SHAH ALAM: After waiting for almost 11 years, RMAF is finally getting the A400M it had signed for back in 2005. The fourth RMAF A400M – M54-04 – will be delivered with an increased set of tactical capabilities compared to the ones already available on the previously delivered aircraft.
In this configuration, the aircraft will be fitted with defensive aid sub-system (DASS), air-to-air refueling (receiving and providing fuel) and the ability to deliver up to 25 tonnes of cargo.
However RMAF will not conduct AAR missions as it is not among the capabilities specified for its A400M fleet.
Airbus Defence and Space Head of Military Aircraft, Fernando Alonso said that all three aircraft previous;y delivered – M54-01, M54-02 and M54-03 – will be progressively retrofitted to the latest configuration. He was speaking at Munich on June 20.
Further upgrades in the tactical configuration are currently moving towards certification and will fulfill the requirements set out by the 7 founding nations of the programme.
Alonso also said that Airbus was confident that they would be able to solve the technical issues of the A400M – namely the issue with the pinion gear box (PGB) in the engines and an issue with a specific aluminum alloys material in the centre fuselage.
An interim fix for the PGB issue should be available by September at the latest, while the aluminum alloy material affected has a repair solution and will be replaced by a more traditional one sometime next year.
Alonso however stressed the issues are “not affecting the safety” of the A400Ms.
These technical issues have impacted the A400M delivery schedule.It is for this reason Alonso was unable to say exactly when the fourth RMAF will be delivered. The delivery schedule is currently under discussion with the different nations and the European agency handling the procurement of the A400M, OCCAR.

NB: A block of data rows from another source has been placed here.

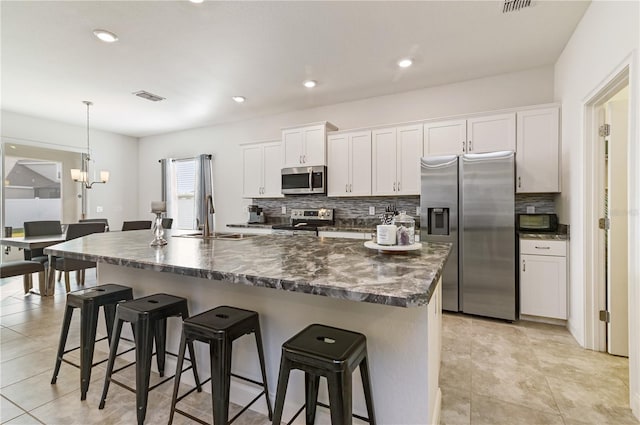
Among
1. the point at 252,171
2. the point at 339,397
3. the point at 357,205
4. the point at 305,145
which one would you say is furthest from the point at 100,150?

He also confirmed that a new phase of flight-testing to address the helicopter AAR issue will take place towards the end of this year. Although the air-lifter had been cleared to refuel fixed wing aircraft, it had not been cleared for helicopters. This was mostly due to strong airflow behind the powerful engines and the need to position the helicopters to be refueled at a safer distance behind the A400M. A solution is currently being worked on.
Airbus tests showed that for helicopter refueling to take place, they simply need a longer hose, about 37 metres long compared to the standard hose of around 20 metres. To fit the longer hose on the current refueling pod, the hose has been made smaller, which might result in a longer refueling time, however.
Certification for AAR for helicopter is expected by year end. Again this will not affect RMAF as its A400Ms will not be conducting AAR missions.
Furthermore its EC-725s are not fitted with refueling probes. It’s fitted for but the probes had not been paid for.